Jo Jae-hyeon performs the role of mute pimp Han-gi incredibly well and is highly convincing as the brute thug. His inability to speak symbolised through an horrific scar across his throat forces the actor to convey his emotions physically, and he not only succeeds but is compelling as well making such a vile ‘bad guy’ a sympathetic, albeit appalling, character.

As student-turned prostitute Sun-hwa, Seo-won is captivating. Despite the title, Bad Guy is her story and the actress is excellent in conveying the spoilt bourgeois traits of the character that gradually evolve into a lack of self-worth and co-dependency. Seo-won’s performance during the horrific rape scenes are powerful and disturbing, building incredible empathy with the character so that tragedy is keenly felt when she begins to embrace her new career.
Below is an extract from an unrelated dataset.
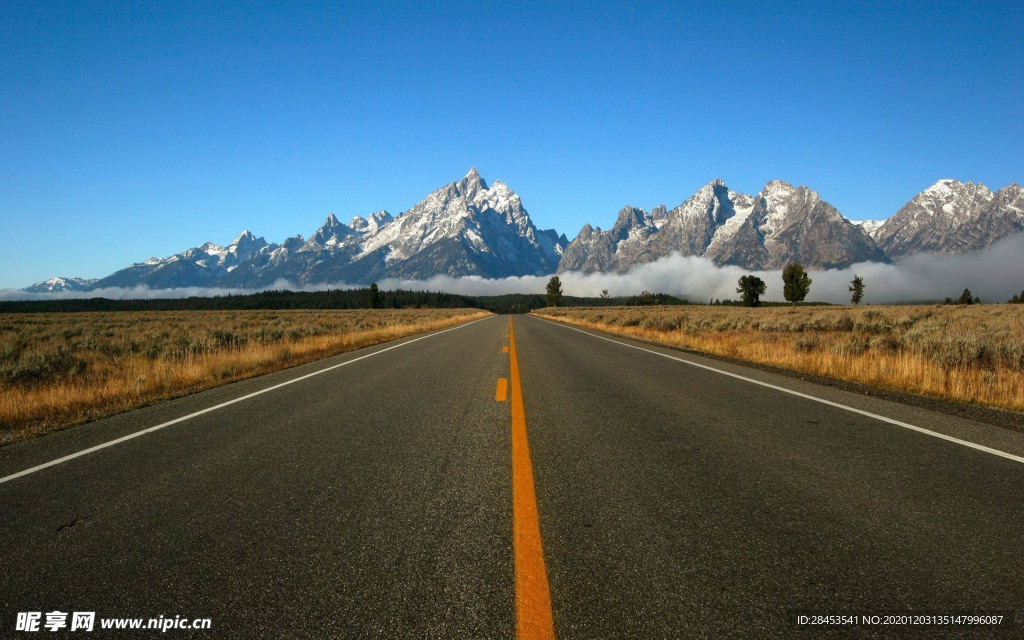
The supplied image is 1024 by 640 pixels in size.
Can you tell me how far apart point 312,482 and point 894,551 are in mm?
4072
Han-gi and Sun-hwa develop a bizarre co-dependency

Han-gi and Sun-hwa develop a bizarre co-dependency


As is to be expected with auteur Kim Ki-duk, Bad Guy contains an explosive and controversial mix of social, gendered and sexual relationships. His artistic merits are not as pronounced as with his other work such as The Isle or Spring, Summer, Autumn, Winter…and Spring, yet the challenging narrative is as interesting as ever and explores the issues of the red-light district well, especially the ease in which people can find themselves working in the sex trade. The misogynistic content will not win over feminists or critics of his work, yet Bad Guy remains a simultaneously fascinating and appalling viewing experience.